Mister se faz apontar acerca da natureza probatória notadamente indiciária nos crimes financeiros, diferenciando-se de crimes comuns como homicídio e lesão corporal, que deixam vestígios pericialmente constatáveis.
Nos delitos financeiros se faz necessário provar os indícios levantados na persecução penal para que se chegue à cognição judicial sobre o cometimento da infração.

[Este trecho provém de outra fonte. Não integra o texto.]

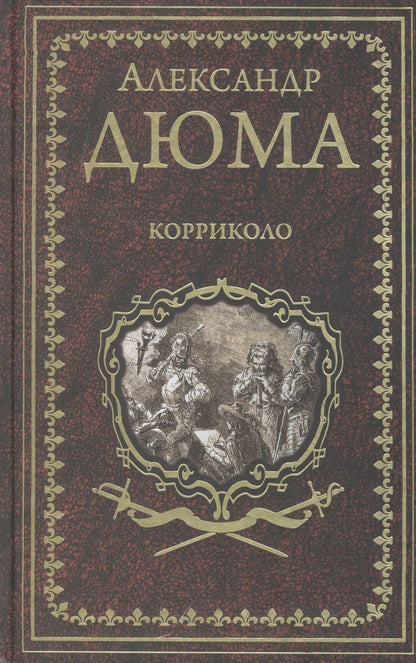 Обложка книги "Дюма: Корриколо"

Ante o exposto, faz-se necessário averiguar a conexão estabelecida entre o agente financeiro e o sujeito ativo do delito podendo, com esta verificação, se chegar ao entendimento da participação na tarefa delitiva, passando de uma ação neutra, dentro dos limites admitidos pela normativa imposta, aos indícios de participação em um crime praticado por outrem.

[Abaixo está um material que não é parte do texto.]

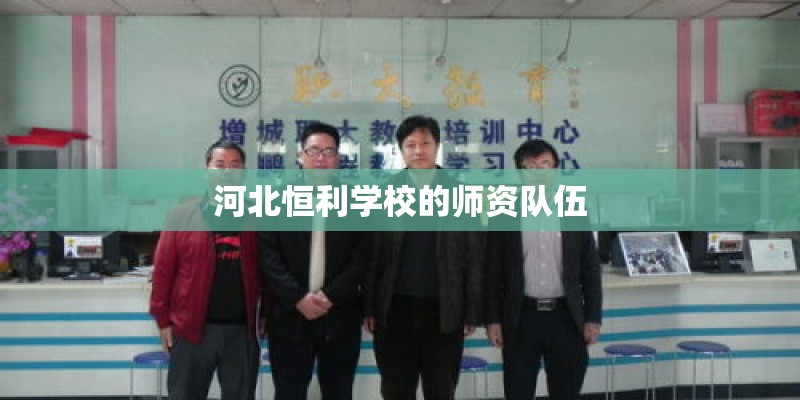 河北恒利学校的师资队伍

Efetuados os apontamentos necessários e levantadas as discussões pertinentes, conclui-se o trabalho com o entendimento de que o ordenamento jurídico pátrio deixa perigosas lacunas no trato dos delitos financeiros, desaguando em severos danos a ordem econômico-financeira como se tem verificado nas palpitantes manchetes, dando azo ao sentimento de insegurança jurídica, financeira e social a toda uma nação já ferida e transpassada tantas vezes por desventuras pretéritas.

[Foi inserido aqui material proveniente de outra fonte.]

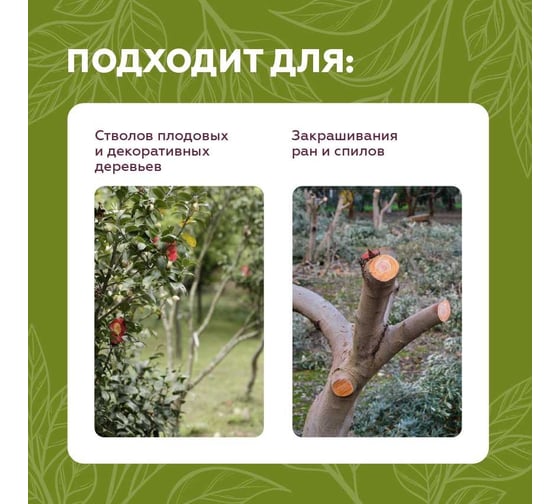 Краска Светофор F4 для садовых деревьев Супербелая 1,4 кг ЗОР00009199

Desta forma, reduz-se cada vez mais a esperança em um país em que se decide o que se fazer, como fazer, a quem e quando, ignorando o alvitre das circunstâncias, fazendo com que a confiança se escoe no córrego das lamúrias coletivas, gerando um Estado em que é difícil acusar, defender e julgar.
Notas e Referências
[1] FILIPPETTO, Rogério. Lavagem de dinheiro. Editora Lumen Iuris. 2011.
[2] PIERPAOLO, Crus Bottini. A cegueira deliberada no julgamento da Ação Penal 470. https://www.conjur.com.br/2013-jul-30/direito-defesa-cegueira-deliberada-julgamento-acao-penal-470
[3] CALLEGARI, André Luis. A Ação penal 470 e os limites da responsabilidade penal dos agentes financeiros. https://www.ibccrim.org.br/boletim_artigo/4802-A-Acao-Penal-470-e-os-limites-da-responsabilidade-penal-dos-agentes-financeiros
[4] COSTA, Alvaro Mayrink da. Curso de Direito Penal, parte geral. 1ª edição. 2015. GZ Editora.